— Stored data entries —
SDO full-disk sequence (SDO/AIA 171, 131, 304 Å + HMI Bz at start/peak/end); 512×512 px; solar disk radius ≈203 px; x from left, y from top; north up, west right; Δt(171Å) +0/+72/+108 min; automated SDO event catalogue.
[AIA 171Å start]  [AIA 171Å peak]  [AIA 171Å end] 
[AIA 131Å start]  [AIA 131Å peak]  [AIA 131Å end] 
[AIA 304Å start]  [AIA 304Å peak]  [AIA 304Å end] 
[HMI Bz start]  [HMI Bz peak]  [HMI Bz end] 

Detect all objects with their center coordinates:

— EXERCISE DETAILS —
Print out every entry, keeping each one exact.

— WRITTEN ANSWER —
SDO full-disk sequence (SDO/AIA 171, 131, 304 Å + HMI Bz at start/peak/end); 512×512 px; solar disk radius ≈203 px; x from left, y from top; north up, west right; Δt(171Å) +0/+72/+108 min; automated SDO event catalogue.
[AIA 171Å start]  [AIA 171Å peak]  [AIA 171Å end] 
[AIA 131Å start]  [AIA 131Å peak]  [AIA 131Å end] 
[AIA 304Å start]  [AIA 304Å peak]  [AIA 304Å end] 
[HMI Bz start]  [HMI Bz peak]  [HMI Bz end] 

Detect all objects with their center coordinates:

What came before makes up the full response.